Collection entries:
--*--

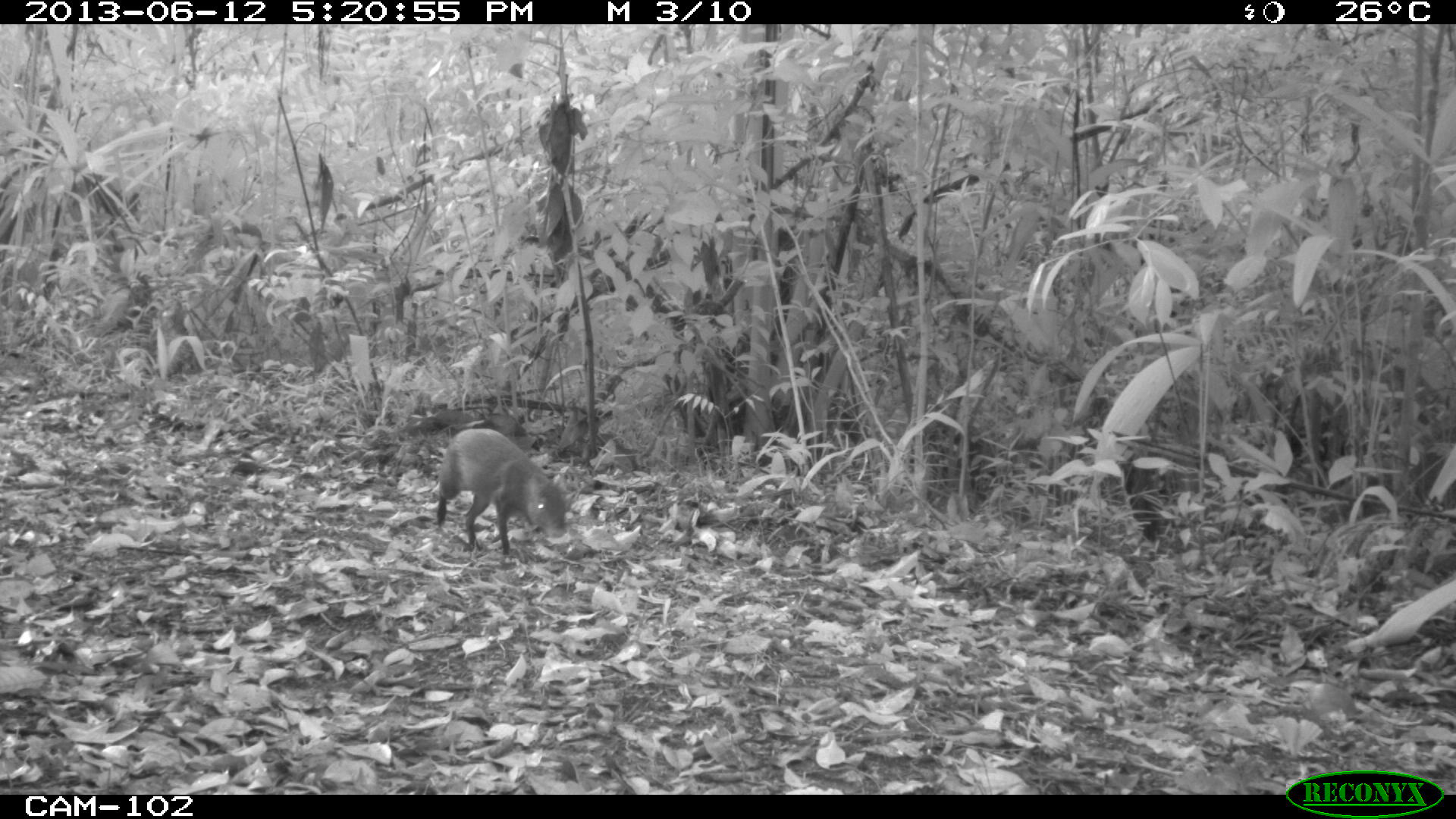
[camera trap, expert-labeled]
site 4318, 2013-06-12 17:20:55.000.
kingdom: Animalia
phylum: Chordata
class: Mammalia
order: Rodentia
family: Dasyproctidae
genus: Dasyprocta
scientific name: Dasyprocta punctata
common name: central american agouti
Dasyprocta punctata (central american agouti), count 1.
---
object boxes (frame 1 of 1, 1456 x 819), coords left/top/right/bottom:
dasyprocta punctata: 436/428/568/554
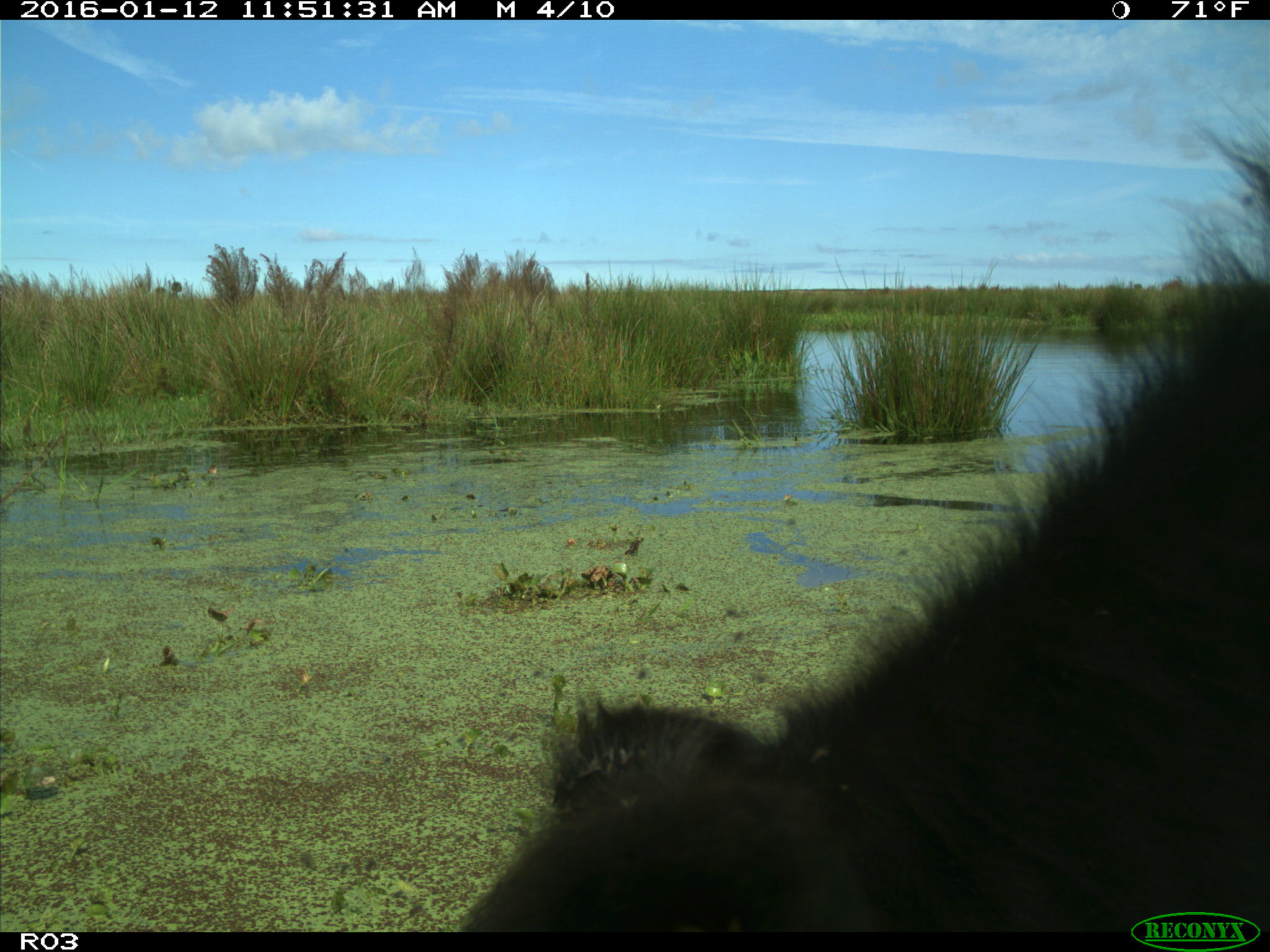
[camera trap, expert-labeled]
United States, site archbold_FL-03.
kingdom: Animalia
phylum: Chordata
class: Mammalia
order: Artiodactyla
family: Bovidae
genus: Bos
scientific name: Bos taurus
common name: domestic cow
Bos taurus (domestic cow).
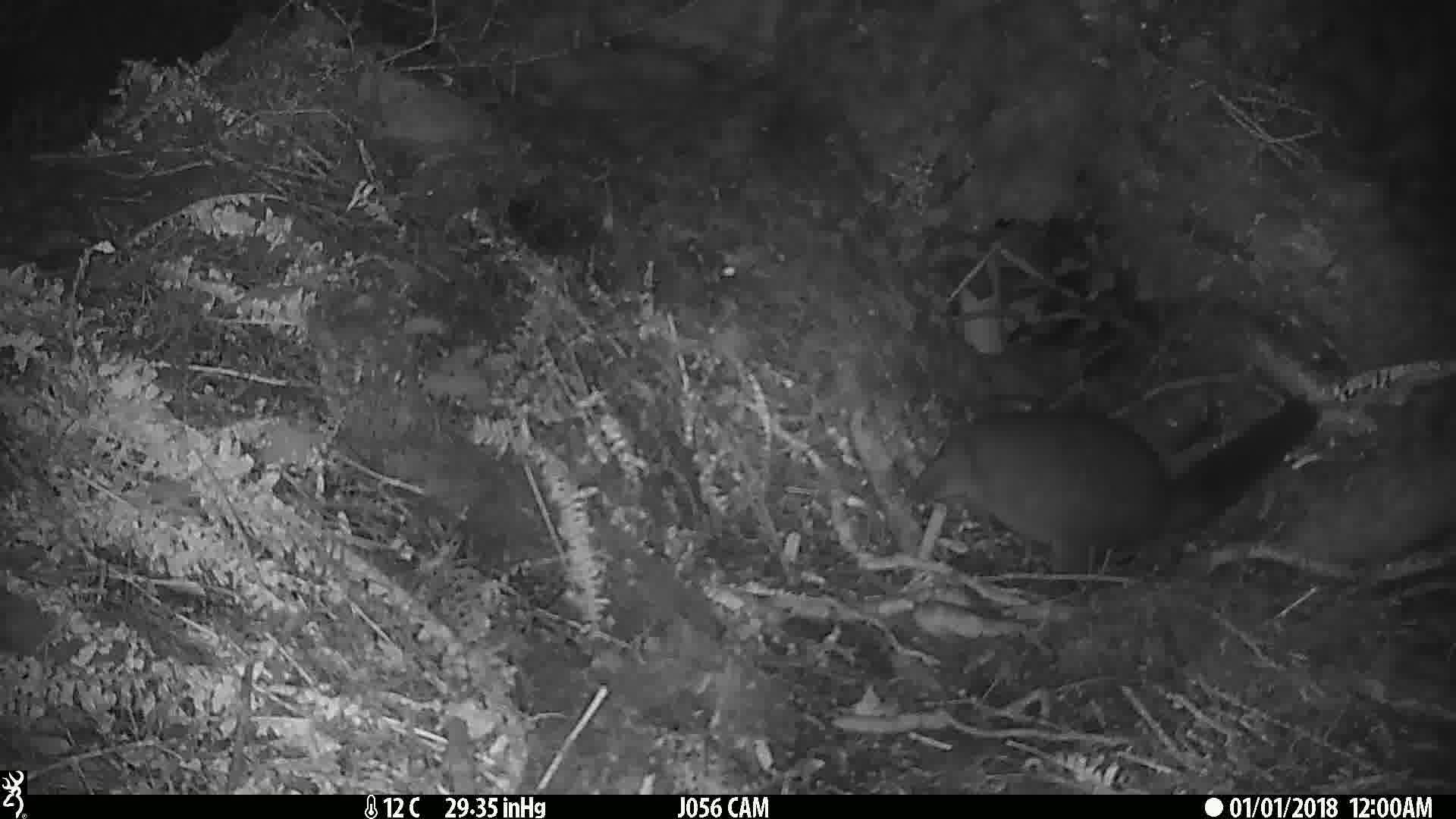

--*--

TASK BRIEF: Reproduce each entry above word for word. Pictures are not part of the copy.

SOLUTION BELOW:
[camera trap, expert-labeled]
site 4318, 2013-06-12 17:20:55.000.
kingdom: Animalia
phylum: Chordata
class: Mammalia
order: Rodentia
family: Dasyproctidae
genus: Dasyprocta
scientific name: Dasyprocta punctata
common name: central american agouti
Dasyprocta punctata (central american agouti), count 1.
---
object boxes (frame 1 of 1, 1456 x 819), coords left/top/right/bottom:
dasyprocta punctata: 436/428/568/554
[camera trap, expert-labeled]
United States, site archbold_FL-03.
kingdom: Animalia
phylum: Chordata
class: Mammalia
order: Artiodactyla
family: Bovidae
genus: Bos
scientific name: Bos taurus
common name: domestic cow
Bos taurus (domestic cow).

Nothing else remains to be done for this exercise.